9. Replace or Seal Cover Plates
The boxelder bugs get attracted to heat. They are often found in switch boxes, electrical outlets, return air vents, or heating ducts. They have incredibly flat bodies, which make them even easier to squeeze under plates. Look for them around the outlets and plates. If you discover any, remove the fixture instantly.
Vacuum the bugs and then seal and clean the plates before you replace them. If it appears like the plate is not placed correctly, it probably isn't. Consider replacing the vent that does not fit properly into its housing.
10. Trim Or Remove Box Elder Trees
This can probably be the extreme solution to get rid of boxelder bugs, but the results are undeniable. The boxelder bugs typically live around the female box elder trees. When the trees produce the helicopter seed pods, they attract these bugs. Removing the trees will significantly reduce the number of boxelder bugs in homes. If this is not possible, you should trim the trees regularly.
Likewise, if they fall off, sweep or mow the seed pods as often as possible. Reduce the cover sites in your home and between the trees. The less comfortable the boxelder bugs are in the garden, the less they will stick around.
Best Boxelder Bug Killer Products
1. HARRIS Odorless and Non-Staining Box Elder Bug Killer
If you are looking for a product that can kill boxelder bugs together with Japanese beetles and lady beetles, then go for the HARRIS model.

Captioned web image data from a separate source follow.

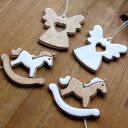 Aniołki i koniki na biegunach - ceramiczne zawieszki choinkowe w zestawie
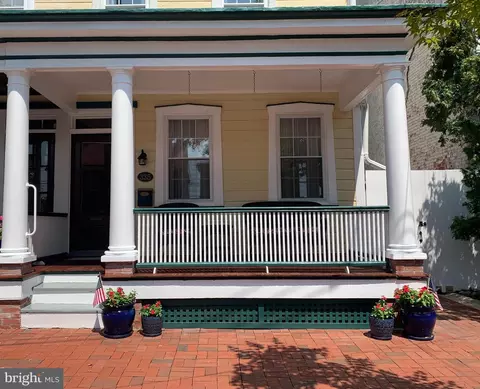 335 Radcliffe St, Bristol, PA 19007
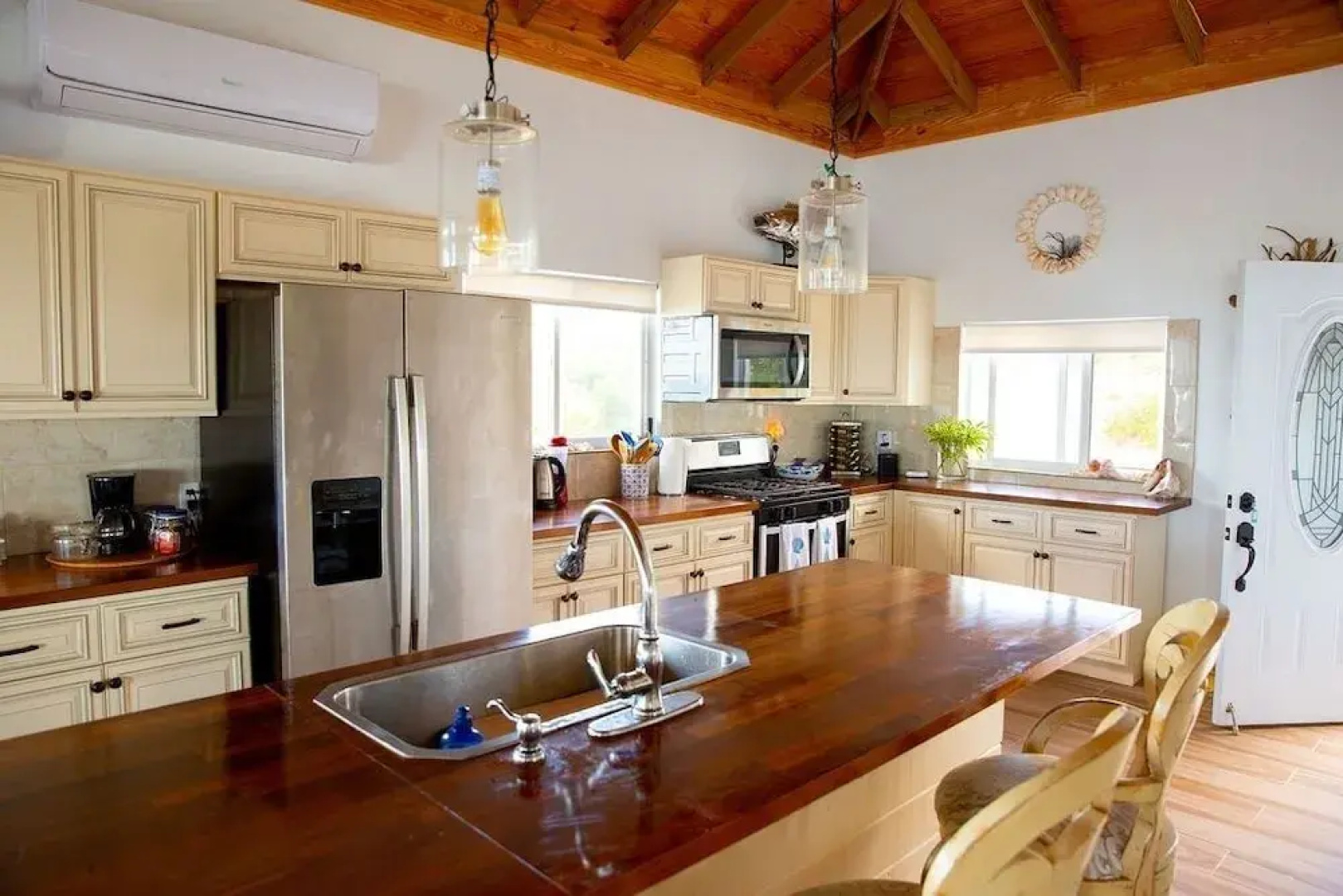 Blue Love Point 5 Bedroom Home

It comes with a ready-to-use formula, which does not require shaking or mixing. There is a non-staining and odorless formula that cannot damage the fabrics when applied according to the label directions.
Thanks to the water-based formula, which does not leave any greasy or oily residue. The product comes with a squeeze sprayer, which can effectively spray the areas until the surface is slightly moist. On the other hand, it is EPA registered, making it suitable for outdoor and indoor use.
2. Spectracide Box Elder Bug Killer
The Ortho product is paramount because you can use it to kill home-invading insects such as boxelder bugs, ants, spiders, roaches, ticks, and fleas. It is versatile, for you can use it to control an area of 5000 square feet. On the other hand, it is long-lasting, where it can last the whole season of boxelder bugs.
I really appreciate the natural pheromones and the proven floral lure because it can attract bugs between two and five times compared to other products. It offers a fast-acting insect, easy-to-use weed control, and lawn disease solutions to assist you in taking landscape and lawn invaders.
What is more, it offers a money-back guarantee, which can guarantee your money back or results.
Boxelder bugs are harmless insects to humans, but they a nuisance in homes. They can cause significant damage to the box elder trees if left unattended. If you follow the above steps, you will be able to get rid of these boxelder bugs. For instance, instead of crushing them to avoid ugly stains, you can seal them to keep them out of the house. For those insides, a vacuum cleaner or soapy water can solve the problem.